Publisher: Intercollegiate Studies Institute • 2006 • 345 pages
Deja Reviews

When Florence King writes, even liberals can’t help laughing — though most of her barbs are aimed directly at them. The Washington Post calls her “one of the few contemporary American essayists of sufficient pungency and wit as to be almost always worth reading” — and even the New York Times concedes that “she can write a mean tour de force.” Conservatives love her, of course, even when she holds their feet to the fire. Now, you can enjoy some of her very finest and funniest writing in “Deja Reviews: Florence King All Over Again” — a handsome 360-page hardcover collection of each and every one of the glorious essays and unrivalled book reviews Miss King penned for National Review and The American Spectator up until her (now happily revoked!) retirement in 2002.

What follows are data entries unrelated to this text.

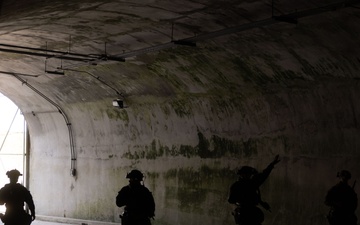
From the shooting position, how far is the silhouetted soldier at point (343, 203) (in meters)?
11.9

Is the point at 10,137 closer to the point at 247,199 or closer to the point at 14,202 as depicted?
the point at 14,202

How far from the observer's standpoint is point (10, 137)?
29203 millimetres

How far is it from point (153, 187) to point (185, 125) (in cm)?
242

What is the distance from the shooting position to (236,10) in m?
12.2

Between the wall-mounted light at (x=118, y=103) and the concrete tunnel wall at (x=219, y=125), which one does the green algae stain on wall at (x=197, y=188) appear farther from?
the wall-mounted light at (x=118, y=103)

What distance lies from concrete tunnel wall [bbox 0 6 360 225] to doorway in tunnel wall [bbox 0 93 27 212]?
5340mm

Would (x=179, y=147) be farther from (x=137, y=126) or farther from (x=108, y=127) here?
(x=108, y=127)

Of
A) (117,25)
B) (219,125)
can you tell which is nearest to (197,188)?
(219,125)

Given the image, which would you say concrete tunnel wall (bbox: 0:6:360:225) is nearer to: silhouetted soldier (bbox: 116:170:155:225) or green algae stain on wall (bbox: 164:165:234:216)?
green algae stain on wall (bbox: 164:165:234:216)

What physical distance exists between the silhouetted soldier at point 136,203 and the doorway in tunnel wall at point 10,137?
16.7 metres

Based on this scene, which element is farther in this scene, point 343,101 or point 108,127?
point 108,127

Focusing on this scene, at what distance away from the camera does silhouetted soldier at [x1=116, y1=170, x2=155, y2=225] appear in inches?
480

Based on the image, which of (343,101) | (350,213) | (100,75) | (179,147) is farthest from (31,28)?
(350,213)

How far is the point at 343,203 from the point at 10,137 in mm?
20298
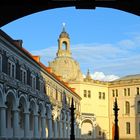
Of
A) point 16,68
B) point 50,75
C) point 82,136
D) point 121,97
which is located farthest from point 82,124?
point 16,68

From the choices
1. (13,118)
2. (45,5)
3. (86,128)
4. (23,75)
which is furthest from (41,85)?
(45,5)

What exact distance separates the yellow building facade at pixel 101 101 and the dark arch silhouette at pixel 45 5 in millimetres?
82665

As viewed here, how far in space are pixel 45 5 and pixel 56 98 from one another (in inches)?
2311

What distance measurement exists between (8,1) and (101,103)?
294 feet

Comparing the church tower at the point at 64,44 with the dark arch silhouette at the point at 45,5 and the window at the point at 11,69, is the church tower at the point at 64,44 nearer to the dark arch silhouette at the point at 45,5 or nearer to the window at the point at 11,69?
the window at the point at 11,69

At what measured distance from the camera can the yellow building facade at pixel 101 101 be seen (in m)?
90.6

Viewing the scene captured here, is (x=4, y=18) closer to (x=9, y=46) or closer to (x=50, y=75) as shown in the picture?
(x=9, y=46)

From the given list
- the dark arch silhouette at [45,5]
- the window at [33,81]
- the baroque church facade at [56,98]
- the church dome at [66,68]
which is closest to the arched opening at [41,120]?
the baroque church facade at [56,98]

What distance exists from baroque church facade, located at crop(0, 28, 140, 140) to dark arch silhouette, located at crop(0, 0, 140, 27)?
29.4 m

Great writing is timeless, and so it is with “Deja Reviews.” No matter how “old” her review, no matter how dated the topic of an essay, you’ll find that each piece is as fresh as a slap in the face, as biting as an angry asp, and as funny as all heck! Included here are such classic, hilarious essays as “I’d Rather Smoke Than Kiss,” “A Wasp Looks at Lizzie Borden” and “South Mouth: Why Liberals Hate Dixie” — plus 59 book reviews, the milieu where Miss King’s talents are on their most glorious display. Indeed, it would be hard to top this opening paragraph of one such review:

Back in the Cold War, whenever I had to review an unreadable book, I always comforted myself with the thought, ‘Maybe the Russians will drop the Bomb and I won’t have to finish reading this.’ Those were the days. This time, stuck with A Pilgrim’s Way: The Personal Story of the Episcopal Bishop Charged with Heresy for Ordaining a Gay Man Who Was in a Committed Relationship, by the Rt. Rev. Walter C. Righter, author of the longest subtitle in publishing history, all I could hope for was an asteroid.

As conservative commentator writes in his introduction, “The lady knows nothing of mediocrity. Which may be why any collection of her writings goes off like a fireworks display. Any attempt at transition between the blasts would be ludicrous, like playing a waltz between artillery barrages.”